Bhandarkar, Jain & Reddy                                        [Page 4]


draft-bhandarkar-ltcp-01                                     August 2004


            Layer                           Minimum Window
            Number                    Corresponding to the Layer
               |                                    |
               |                                    |
               V                                    V
              K+1 ------------------------------ W_(K+1)
                                ^
                                |
                                | delta_K
                                |
                                V
               K  ------------------------------   W_K
                                ^
                                |
                                | delta_(K-1)
                                |
                                V
              K-1 ------------------------------ W_(K-1)
              Fig 1: Graphical Perspective of Layers in LTCP


   The step size delta_K associated with the layer K should be chosen
   such that convergence is possible when several flows share the
   bandwidth. Consider the simple case when the link is to be shared by
   two LTCP flows. Say, the flow that started earlier operates at a
   higher layer K1 (with a larger window) compared to the later-starting
   flow operating at a smaller layer K2 (with the smaller window). In
   the absence of network congestion, the first flow increases the
   congestion window by K1 packets per RTT, whereas the second flow
   increases by K2 packets per RTT. In order to ensure that the first
   flow does not continue to increase at a rate faster than the second
   flow, it is essential that the first flow adds layers slower than the
   second flow. Thus, if delta_K1 is the stepsize associated with layer
   K1 and delta_K2 is the stepsize associated with layer K2, then


           delta_K1 / K_1 > delta_K2 / K_2


   when K1 > K2, for all values of K1, K2 >= 2.
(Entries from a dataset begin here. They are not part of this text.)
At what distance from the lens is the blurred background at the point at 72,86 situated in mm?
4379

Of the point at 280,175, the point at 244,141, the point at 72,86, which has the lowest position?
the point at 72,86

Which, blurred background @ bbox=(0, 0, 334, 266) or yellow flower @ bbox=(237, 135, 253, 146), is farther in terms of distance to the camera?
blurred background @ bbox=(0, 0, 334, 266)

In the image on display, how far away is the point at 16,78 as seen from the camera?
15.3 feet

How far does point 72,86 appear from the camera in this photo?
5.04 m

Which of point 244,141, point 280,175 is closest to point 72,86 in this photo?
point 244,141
   The design of the decrease behavior is guided by similar reasoning -
   in order for two flows starting at different times to converge, the
   time taken by the larger flow to regain the bandwidth it gave up
   after a congestion event should be larger than the time it takes the
   smaller flow to regain the bandwidth it gave up. Suppose the two
   flows are operating at layers K1 and K2 (K1 > K2), and WR_K1 and
   WR_K2 is the window reduction of each flow upon a packet loss. After


Bhandarkar, Jain & Reddy                                        [Page 5]


draft-bhandarkar-ltcp-01                                     August 2004


   the window reduction, suppose the layers corresponding to the two
   flows is K1' and K2'. Then, the flows take WR_K1/K1' and Wr_K2/K2'
   RTTs respectively to regain the lost bandwidth. From the above
   reasoning, this gives us -


           WR_K1/K1' > WR_K2/K2'


   The window reduction can be chosen proportional to the current window
   size or be based on the layer at which the flow operates. If the
   latter is chosen, then care must be taken to ensure convergence when
   two flows operate at the same layer but at different window sizes.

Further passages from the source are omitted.